Les conséquences politiques du meurtre de Quentin seront certainement très importantes. Notre chroniqueur Pierre Boisguilbert évoque l’impact de ce drame sur la prochaine présidentielle.
Polémia
Mobilisation du système contre le camp national
Les leçons du lynchage du jeune Quentin vont au-delà des conséquences immédiates. Une chose est maintenant sûre : le système appuyé sur l’idéologie médiatique encore dominante n’acceptera pas une victoire du camp national à la présidentielle. De la même manière, la gauche sous l’emprise de ses extrêmes ne l’acceptera pas non plus. Tous les organismes de l’État sont actuellement dans la construction, par des nominations du fait du prince, d’un contre-pouvoir pouvant s’opposer à la volonté populaire au nom de la défense de l’État de droit. Quant à LFI, elle n’hésitera sans doute pas à tenter de prendre la rue au nom d’une insurrection factieuse baptisée « résistance antifasciste ». C’est clair et Jordan Bardella, dans un remarquable point de presse le 18 février, l’a acté. Au-delà de ses accusations pertinentes, il y avait une volonté de mise en garde lucide pour l’avenir. Cela lui a donné une épaisseur bienvenue. Mais le plus intéressant était dans la salle : la plupart des questions des journalistes ne portaient pas sur le lynchage de Quentin, mais sur comment empêcher de nuire non pas l’extrême gauche mais l’ultra droite. La collusion LFI–Jeune Garde intéressait moins que l’attitude du RN vis-à-vis de groupuscules souvent fantasmés et qui obsèdent les médias.

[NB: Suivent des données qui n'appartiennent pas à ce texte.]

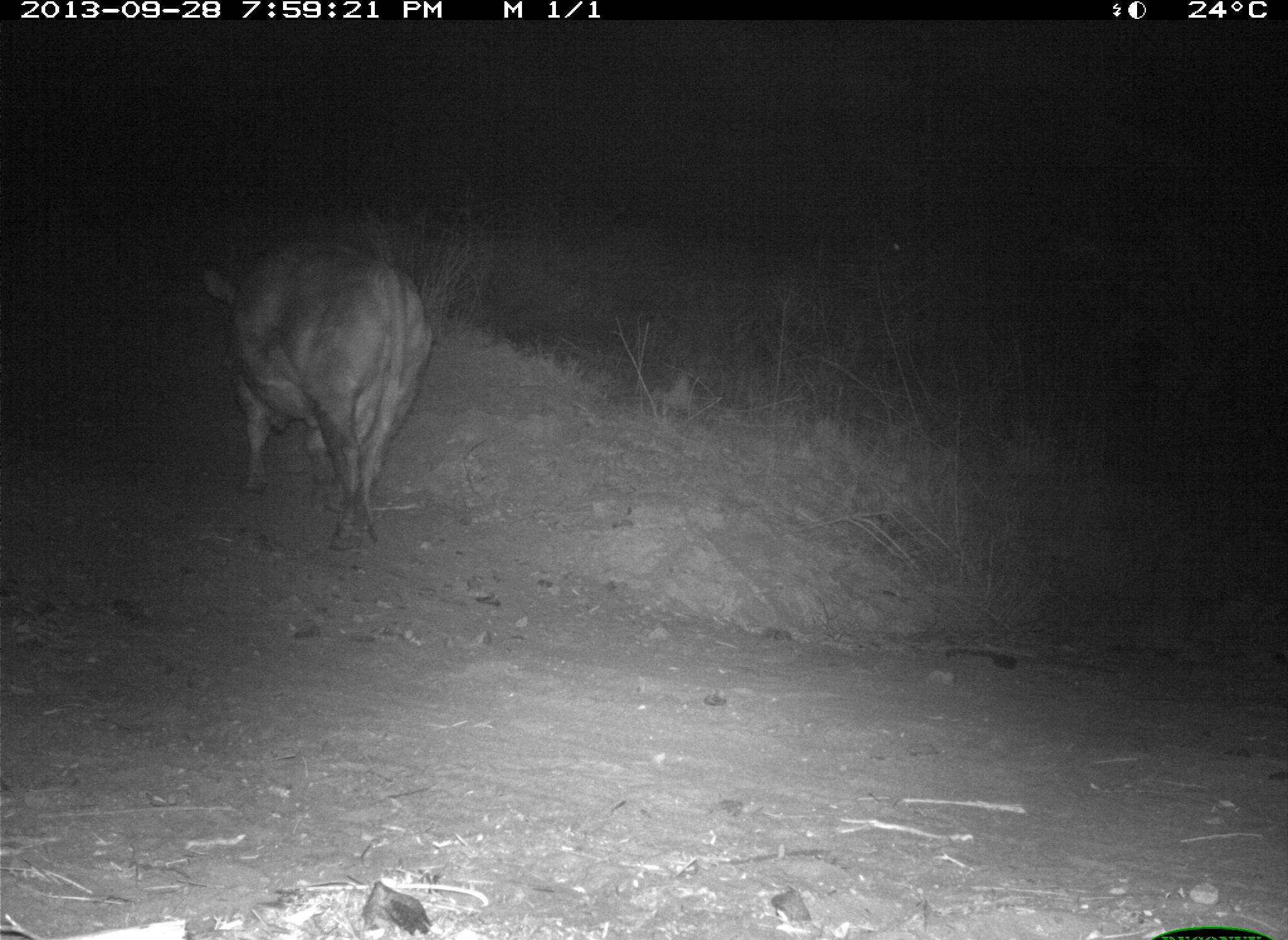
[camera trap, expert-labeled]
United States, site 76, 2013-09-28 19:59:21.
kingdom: Animalia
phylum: Chordata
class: Mammalia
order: Artiodactyla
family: Bovidae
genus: Bos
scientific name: Bos taurus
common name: cow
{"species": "cow (Bos taurus)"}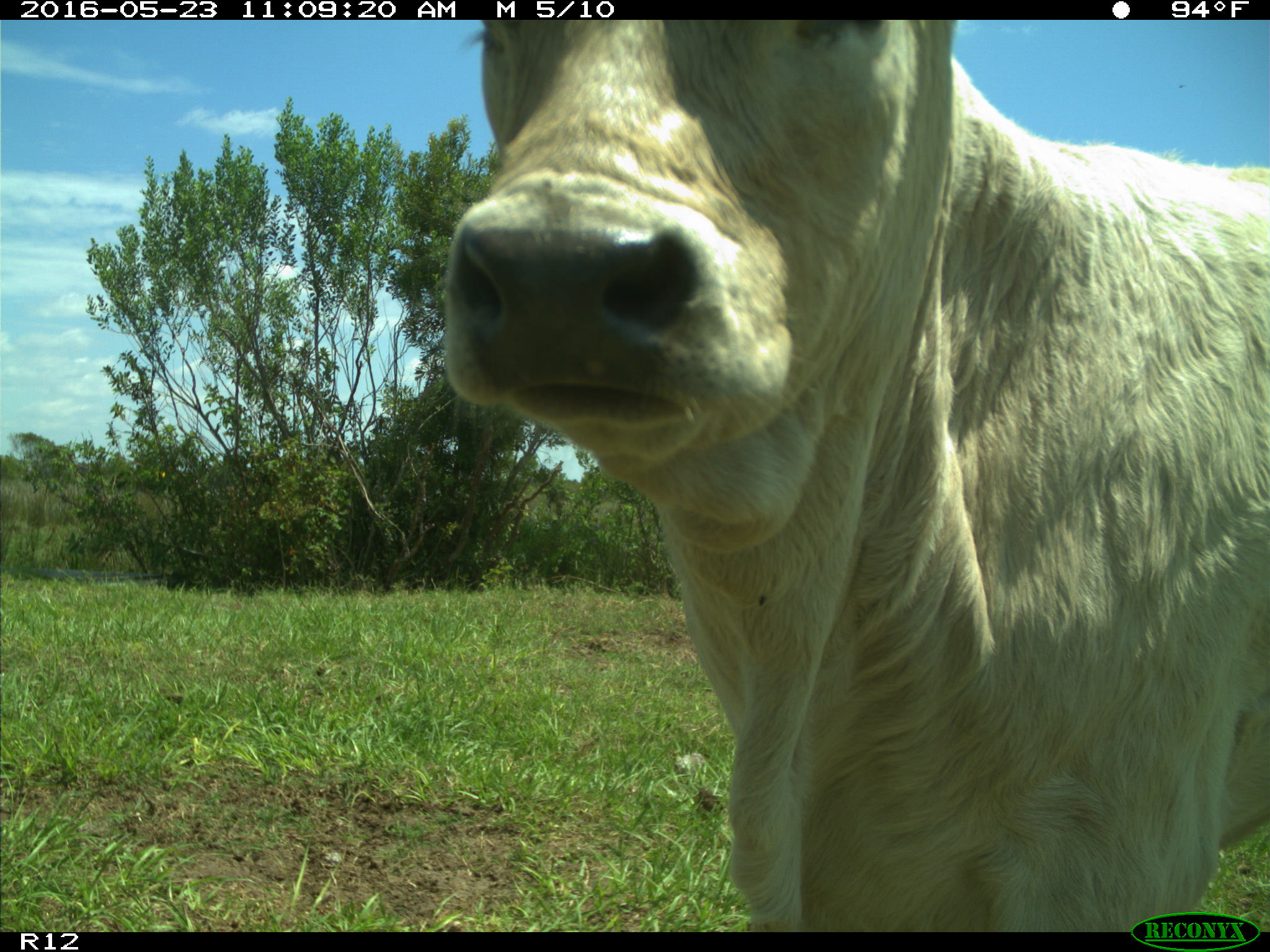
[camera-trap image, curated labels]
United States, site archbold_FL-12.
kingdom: Animalia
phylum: Chordata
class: Mammalia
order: Artiodactyla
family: Bovidae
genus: Bos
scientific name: Bos taurus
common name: domestic cow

Le respect du vote comme enjeu central
On a toute la tonalité de la campagne présidentielle et on sait bien ce que le RN au pouvoir devra affronter au moins quelques jours. C’est pourquoi le problème du respect du vote devra être au centre de la campagne du RN. Les municipales seront un test éclatant. S’il y a, comme attendu, une vague bleue qui déferle sur de nombreuses mairies… le vote sera-t-il contesté dans la rue ? Le grand test pourrait être Marseille, d’ailleurs. Ce sera aussi la réaction médiatique face à des résultats qui peuvent fortement déplaire à la caste idéologiste journalistique. Seront-ils beaux joueurs ou tireront-ils déjà le tocsin de la démocratie au risque de la submersion droitière ? On verra.
Une chose est certaine : la France n’est plus totalement une démocratie élective. Certains, dans des institutions aux ordres ou dans les rangs de mouvements extrémistes, ne reconnaissent plus le droit au peuple de décider de manière souveraine. Sa souveraineté est contestée dans un État de droit aux ordres du système et menacée physiquement par une violence de rue prônant l’insurrection contre l’élection.
C’est tout cela que nous dit le malheureux Quentin. Sa mort ne sera pas, on peut donc l’espérer, inutile. Un réveil peut survenir et se manifester dans les urnes dès les municipales contre ceux qui lynchent un jeune homme à terre, ceux qui finalement laissent faire. L’État de droit doit respecter la souveraineté du peuple et le pays ne pas accepter qu’après Quentin ce soit son vote qui soit lynché.